Central Bankers Then and Now, Part III
Scholars of the Great Depression typically blame policymakers of the 1930s for failing to do four things:
- They failed to rein in the 1920s economic boom, allowing its collapse to lead to the worst depression in US history.
- Following the Crash of ’29, they failed to inject sufficient liquidity into the economy, causing it to contract much faster and more deeply than would otherwise have been the case.
- During the Depression, the U.S. government failed to engage in the massive deficit spending that would have jump-started the failing economy.
- In the early 1930s, as bank failures rose, the Fed and the Treasury Department failed to act quickly enough to save the banking system, whose collapse prolonged the Depression by many years.

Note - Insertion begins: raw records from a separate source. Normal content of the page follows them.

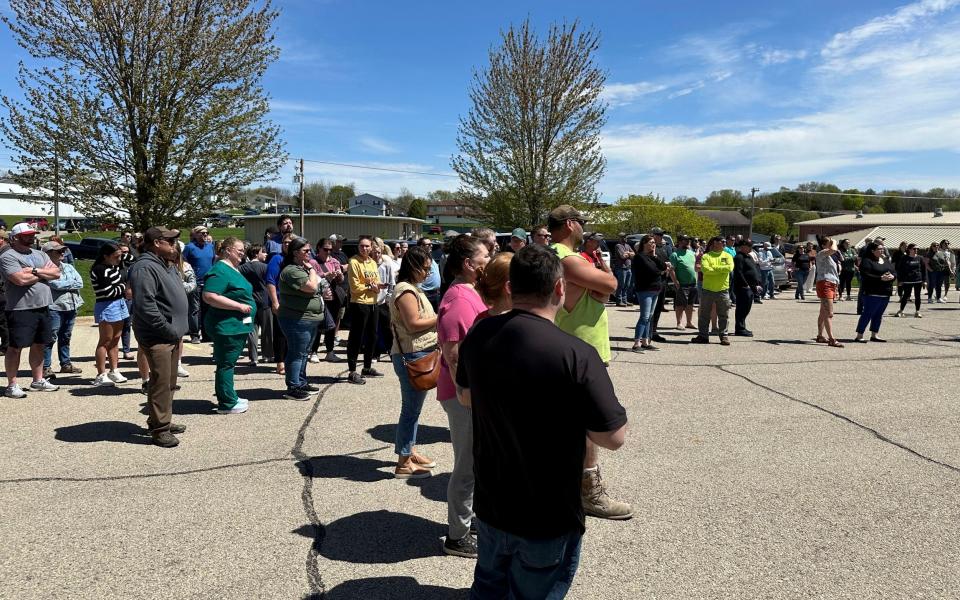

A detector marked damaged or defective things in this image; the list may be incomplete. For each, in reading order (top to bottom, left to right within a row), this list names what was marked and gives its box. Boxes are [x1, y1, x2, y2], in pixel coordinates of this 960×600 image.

crack in pavement [716, 364, 960, 476]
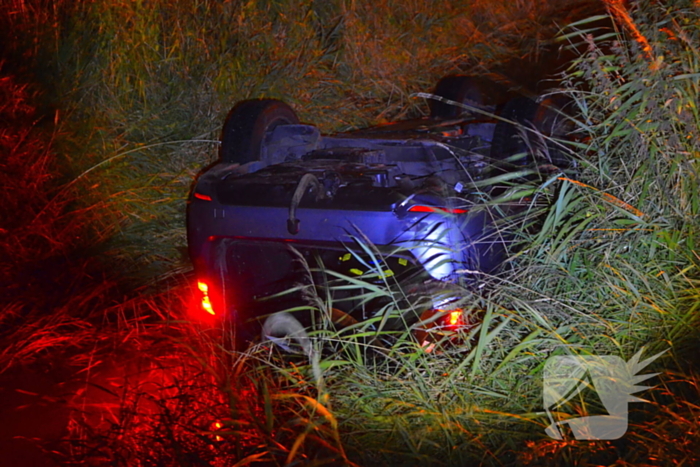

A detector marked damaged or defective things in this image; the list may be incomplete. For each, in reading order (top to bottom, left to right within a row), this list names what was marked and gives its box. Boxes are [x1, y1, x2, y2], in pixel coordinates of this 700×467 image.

damaged vehicle [186, 75, 576, 350]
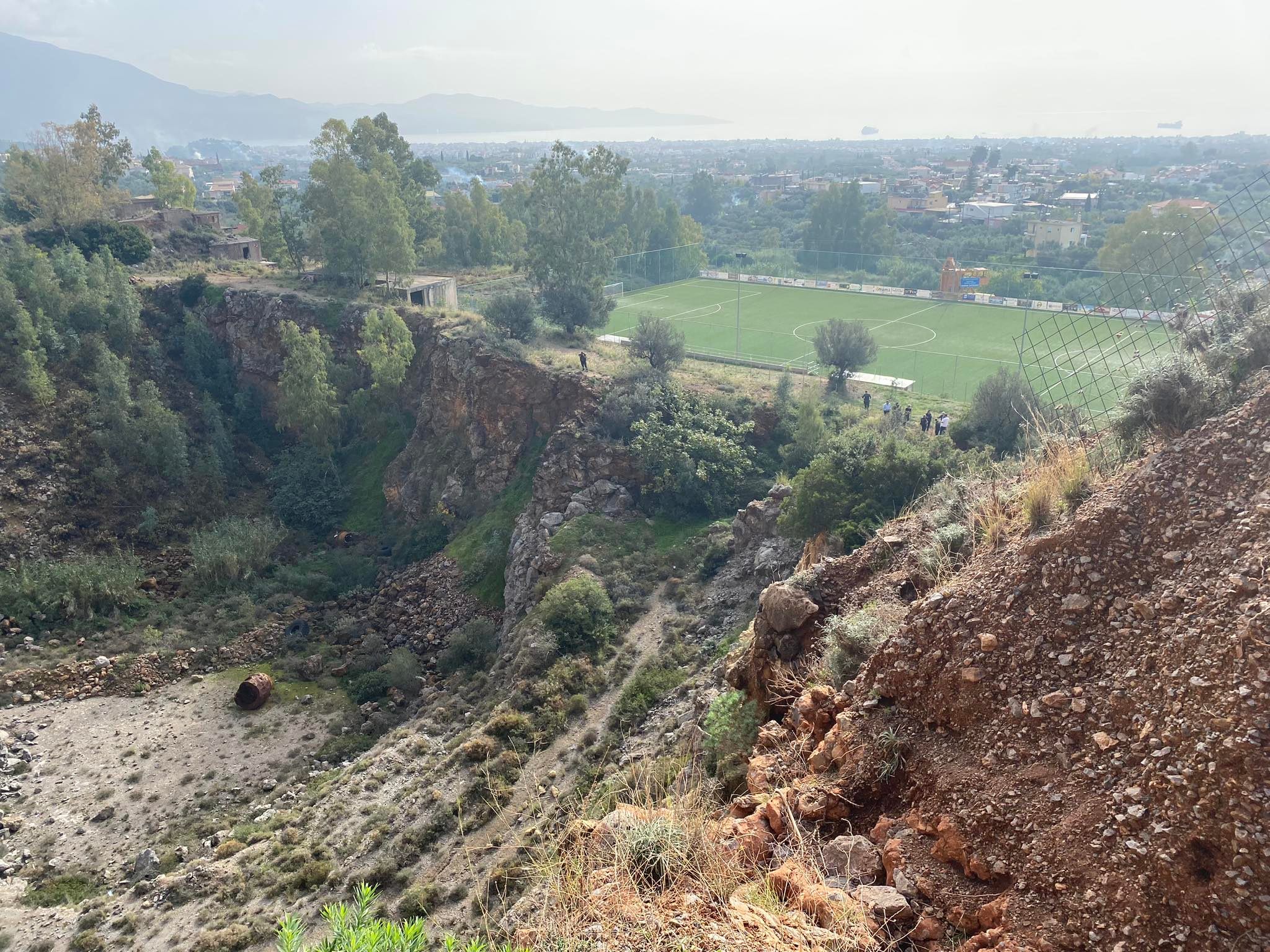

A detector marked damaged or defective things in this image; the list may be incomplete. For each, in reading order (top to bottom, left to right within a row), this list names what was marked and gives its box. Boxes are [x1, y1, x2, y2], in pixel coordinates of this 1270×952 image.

rusty metal barrel [234, 675, 274, 710]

Just by looking back at the facts as I’ve laid them out, some of these critiques are fair and some of them aren’t.
It’s true that policymakers in the 1930s failed to rein in the market boom (rates were actually eased in 1927, in an effort to help a collapsing Germany and a nearly-collapsing Britain). And it’s also true that, once the market crashed and the recession began, central bankers should have been more accommodative. Instead, they initially raised rates, believing that it was better for the economy to keep the dollar strong (it was then pegged to gold) than it was to encourage borrowing. In retrospect, that was a mistake, although at the time it seemed reasonable.
But, given those errors, central bankers in the 1930s did a decent job, growing the economy faster during the Great Depression than modern central bankers have been able to do following the (far less devastating) Great Recession. In addition, and possibly more important, they set the economic stage for the greatest long-term economic boom in American history.
Consider this scenario. Suppose the central bankers of the 1930s had in fact injected massive liquidity into the U.S. economy after the ’29 Crash, as their modern counterparts did following the Financial crisis. And suppose that those early central bankers, like their modern counterparts, had then continued to inject liquidity long after the recession had ended (that is, after 1933 and after 2009). The U.S. economy of that day would have entered into the same prolonged period of “secular stagnation” that we endured after 2008.
If that had happened, what shape would the U.S. have been in when World War II reared its ugly head? With its economy moribund, could the U.S. have geared up sufficiently to fight and win a two-front war against Germany and Japan?
Fortunately for us, and thanks in large part to the restraint shown by the policymakers of the 1930s, by 1940 the U.S. economy was roaring ahead, having grown 63% since the recession ended in 1933. If Ben Bernanke had been running the Fed in the 1930s, our economy would have grown a paltry 9%—that’s how much U.S. GDP grew in the similar period after the Financial Crisis.
I would argue instead as follows:
- As noted earlier, when the 1920s economic boom blew up, it was simply not possible for bankers to be accommodative enough to prevent a very serious recession. At least, it wasn’t possible without drowning the economy is a sea of liquidity, as Bernanke & Co. did 80 years later. Free market economies simply cannot flourish in a government-orchestrated monetary tsunami.
- There were excellent reasons why central bankers, not just in the U.S. but everywhere in the world, weren’t more accommodative following the Crash. Those reasons had to do with the gold standard and the impossibility of simultaneously encouraging economic growth (by lowering interest rates) and avoiding a massive run on a country’s currency and gold reserves. More on this in a bit.
- Deficit spending, if engaged in on a massive scale, might have mitigated the Depression, but there was simply no possibility that government spending on such a scale could have happened. Roosevelt was willing to spend to ease the lot of the unemployed—the CCC and the WPA kept Americans’ spirits up—but even he and his fellow Democrats were opposed to stimulus spending. (In any event, the U.S. government was then very small relative to U.S. GDP.) Eight decades later, the best Obama and the Democrats could do was a $787 billion pork-barrel stimulus that did nothing but increase the Federal debt. (If the Republicans had controlled the White House and both branches of government, they would have been just as bad.) There is no point in blaming policymakers for not doing something that is a fantasy.
- Bernanke is famous for his theory that the failure to prevent the collapse of the banking system in the 1930s prolonged the Depression. When I debated him, Bernanke claimed that “9,000 American banks failed in the early 1930s.” I later checked and he was exactly right—but the statistic is highly misleading. I’ll get to that issue in a moment.
Summarizing the failures and successes of the policymakers of the 1930s, we can clearly see that they should have been more active in trying to control the boom period of the 1920s. They could also have been far more accommodative following the Stock Market Crash. Partly as a result of those “failures”, but mostly as a result of the over-the-top boom of the 1920s, Americans suffered through a long and deep recession.
But policymakers in the 1930s also understood—far better than their modern counterparts—that the “destruction” part of the creative destruction that characterizes modern free market economies is crucial. Without occasional destruction, there can be no creative growth.